Leur engagement en faveur de la paix, de la protection des civils et du respect de toute vie humaine et de la dignité peut contribuer à renforcer l’adhésion aux principes humanitaires. Comme le souligne le rapport Strengthening the Moral Force of International Humanitarian Law Through Faith-based Advocacy (de l’Institut de hautes études internationales et du développement de Genève produit en collaboration avec Caritas Internationalis, Act Alliance et le Conseil œcuménique des Églises), lorsque l’expertise humanitaire s’allie à la crédibilité des responsables religieux, les appels au respect du droit international humanitaire gagnent en efficacité.

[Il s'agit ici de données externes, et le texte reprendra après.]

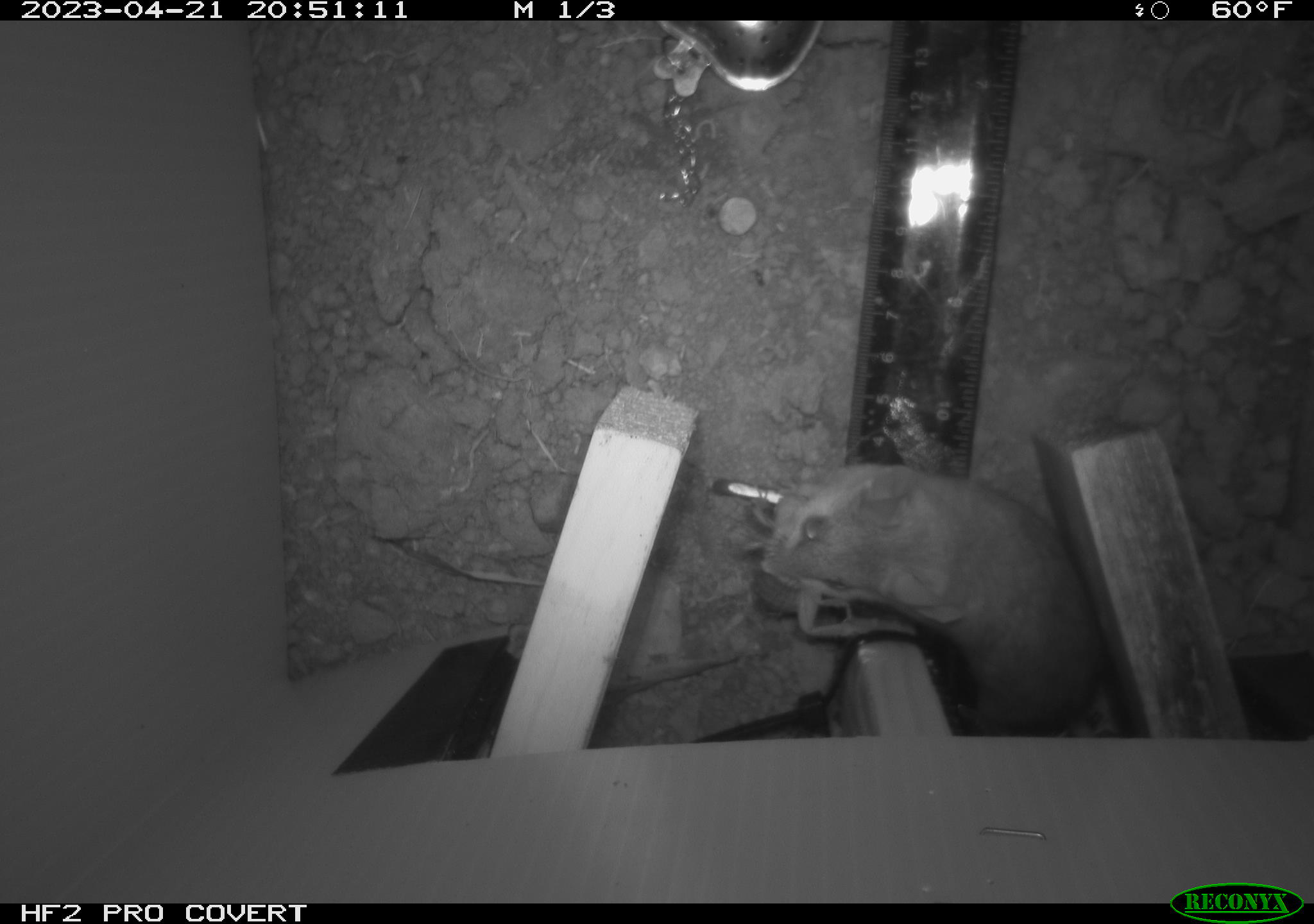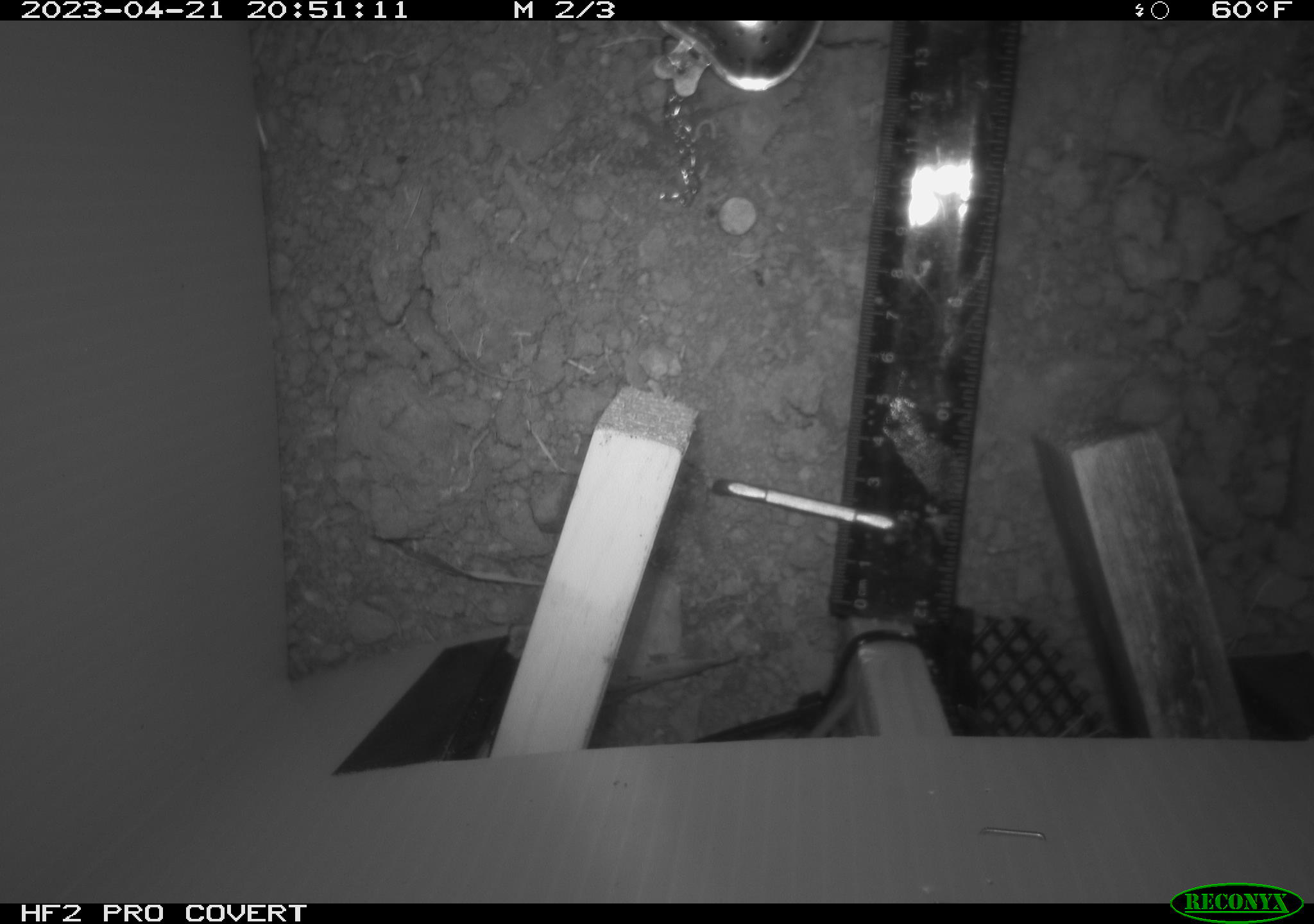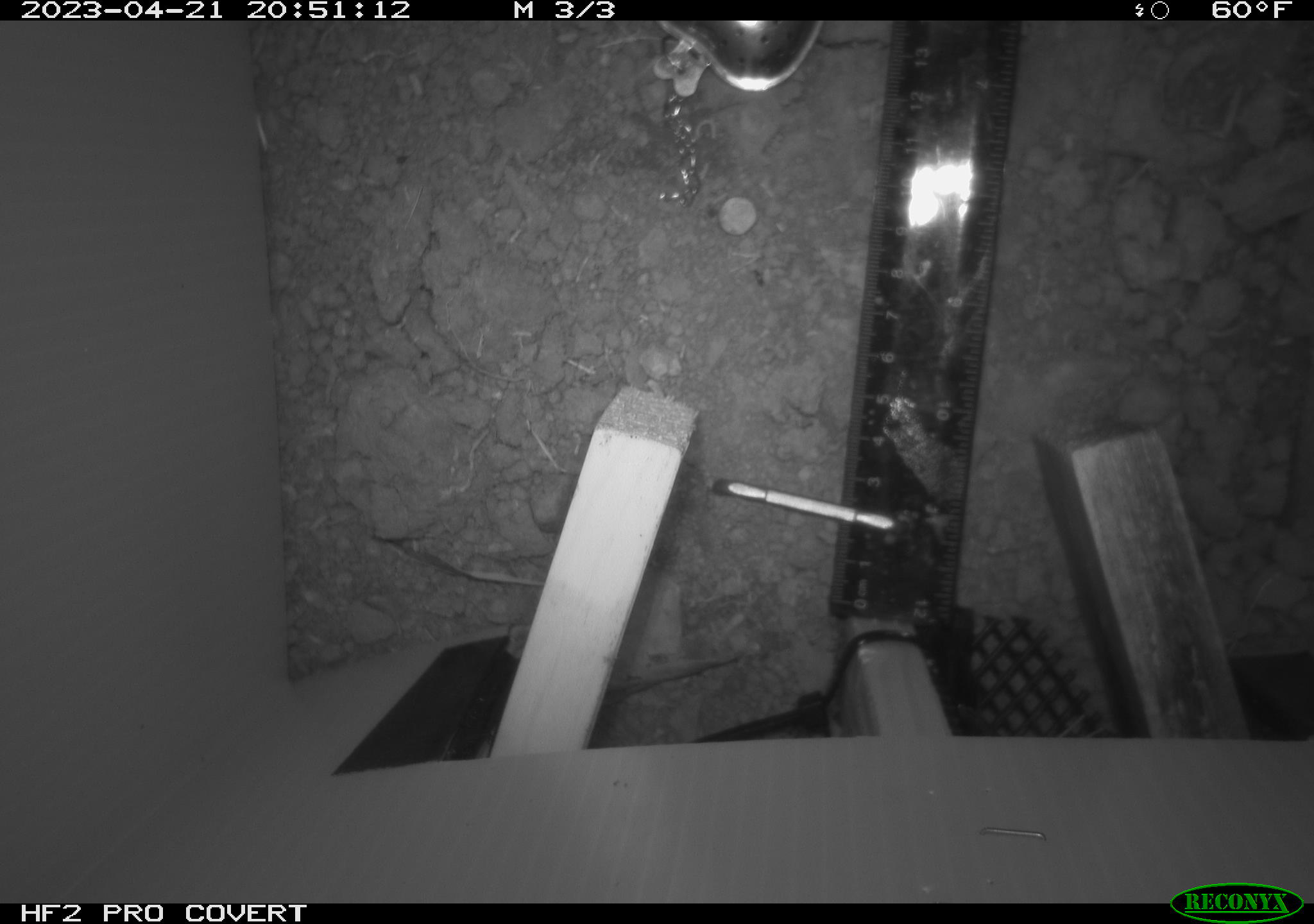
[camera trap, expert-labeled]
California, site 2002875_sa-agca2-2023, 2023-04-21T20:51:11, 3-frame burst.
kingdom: Animalia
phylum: Chordata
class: Mammalia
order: Rodentia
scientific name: Rodentia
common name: mouse species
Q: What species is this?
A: Mouse species (Rodentia).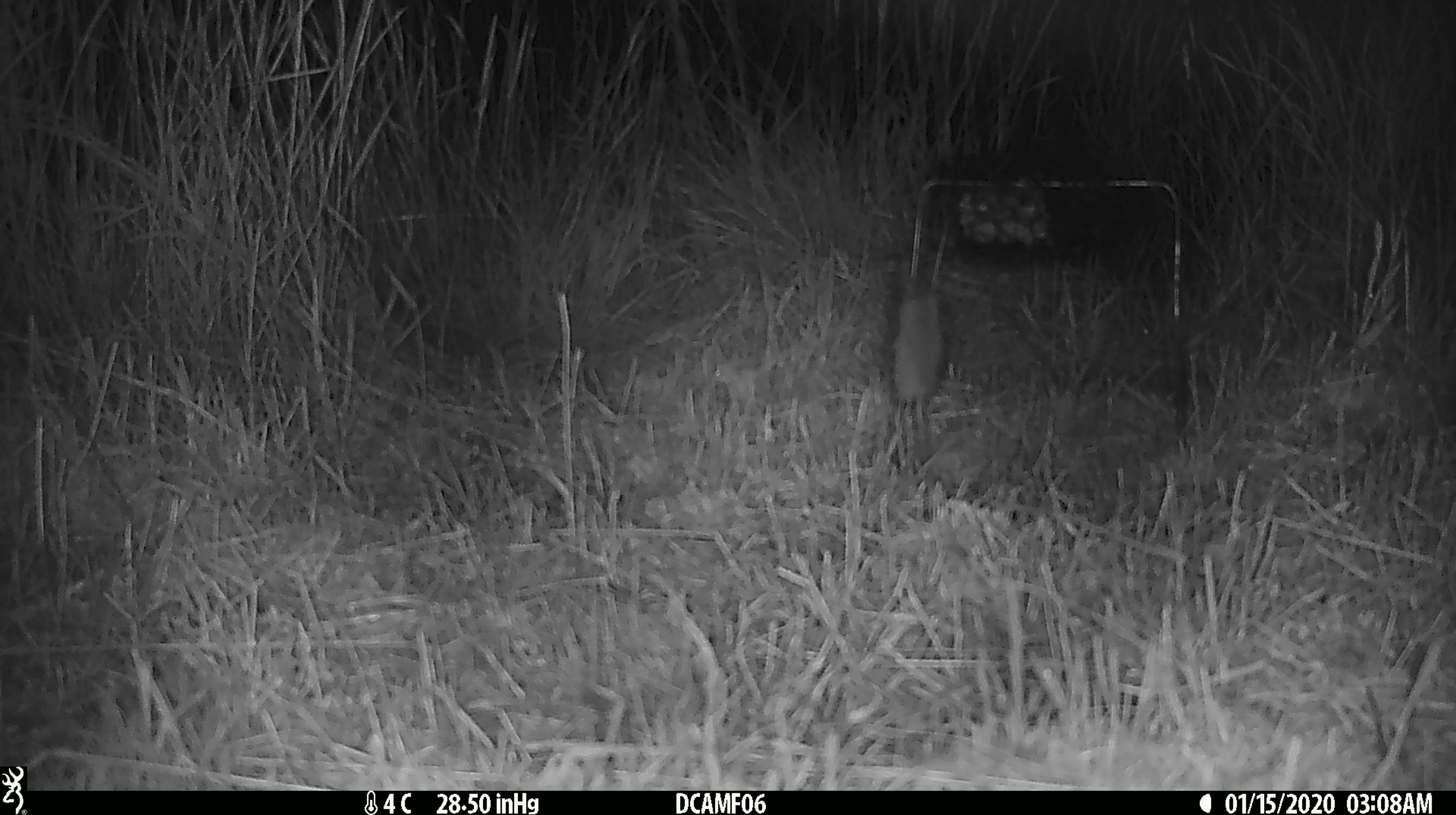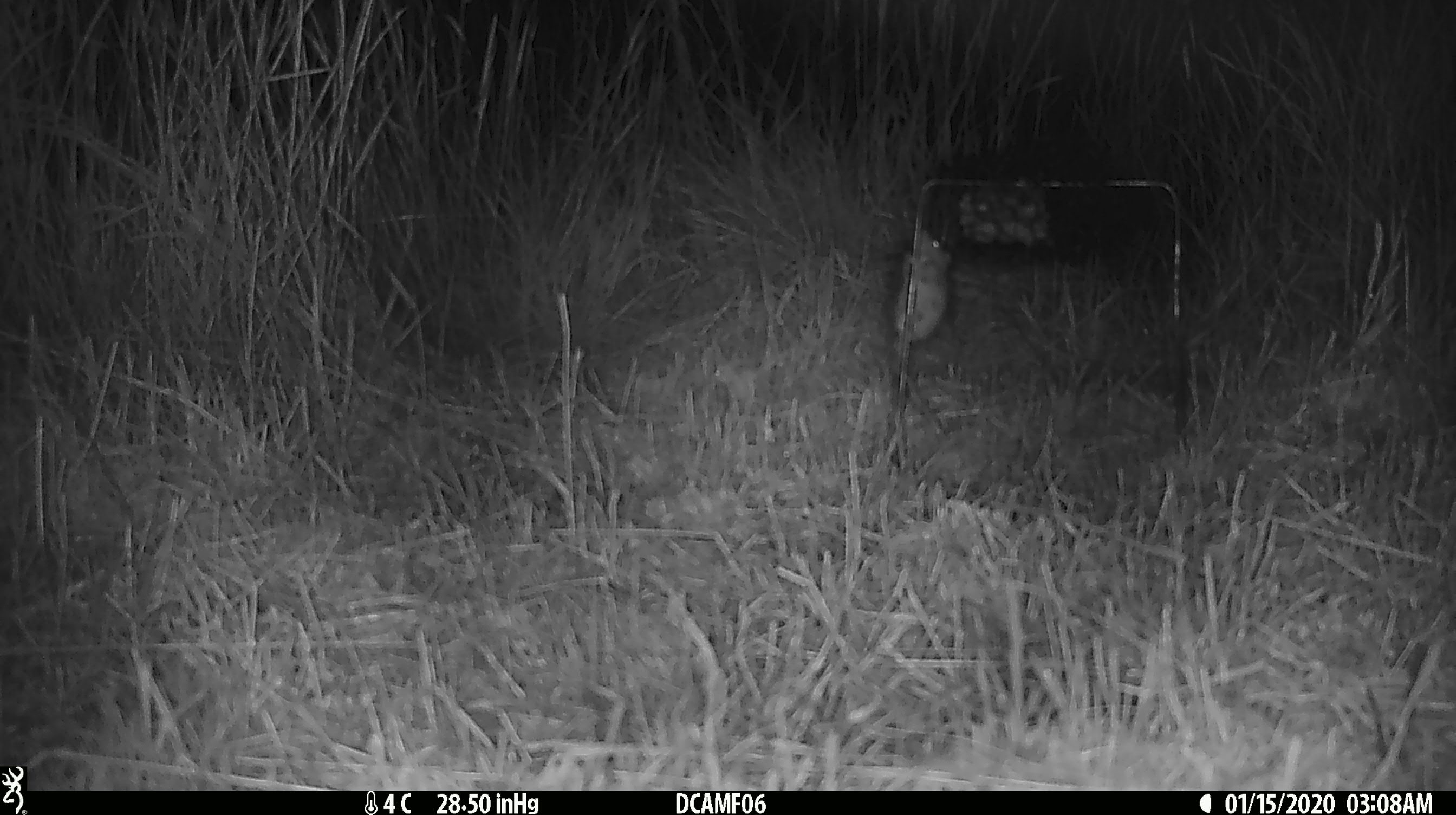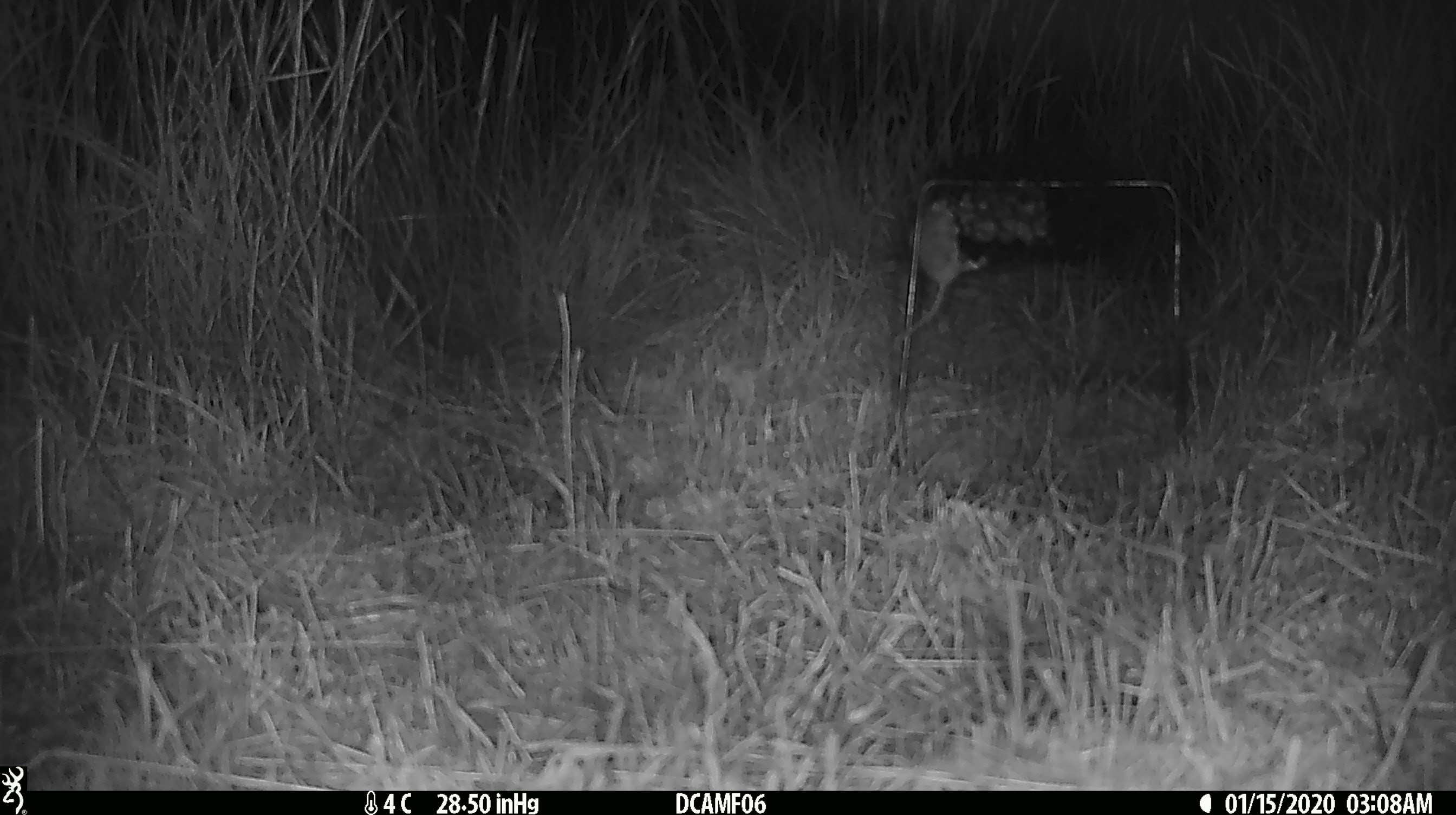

En République centrafricaine, les acteurs religieux ont une place majeure dans la promotion de la paix malgré une violence persistante. Depuis plus d’une décennie, le pays vit au rythme des crises humanitaires successives. Dans l’est du pays, les tensions se sont notamment intensifiées depuis mai 2025, où pèsent de nouvelles menaces sur les populations civiles. Dans le même temps, la diminution des financements humanitaires et le retrait progressif de certains acteurs réduisent les capacités d’intervention sur le terrain.
La République centrafricaine : les responsables religieux en première ligne
Dans ce contexte, l’Église catholique continue d’être présente auprès des communautés les plus isolées. L’évêque de Bangassou, S.E Aurelio Gazzera, qui exerce son ministère en République centrafricaine depuis de nombreuses années, témoigne de cette réalité et des risques auxquels sont confrontés ceux qui choisissent de rester aux côtés des populations.
L’assassinat récent du père Crépin Martial Monga, tué dans son diocèse en raison de son engagement en faveur de la paix, illustre dramatiquement ces dangers. Le père Monga a été tué à Zémio, dans le Haut-Mbomou, région du sud-est centrafricain déchirée par le conflit ethnique entre différentes milices locales. Médiateur reconnu entre rebelles et autorités, son assassinat non revendiqué illustre les dangers croissants pour les artisans de paix et les humanitaires.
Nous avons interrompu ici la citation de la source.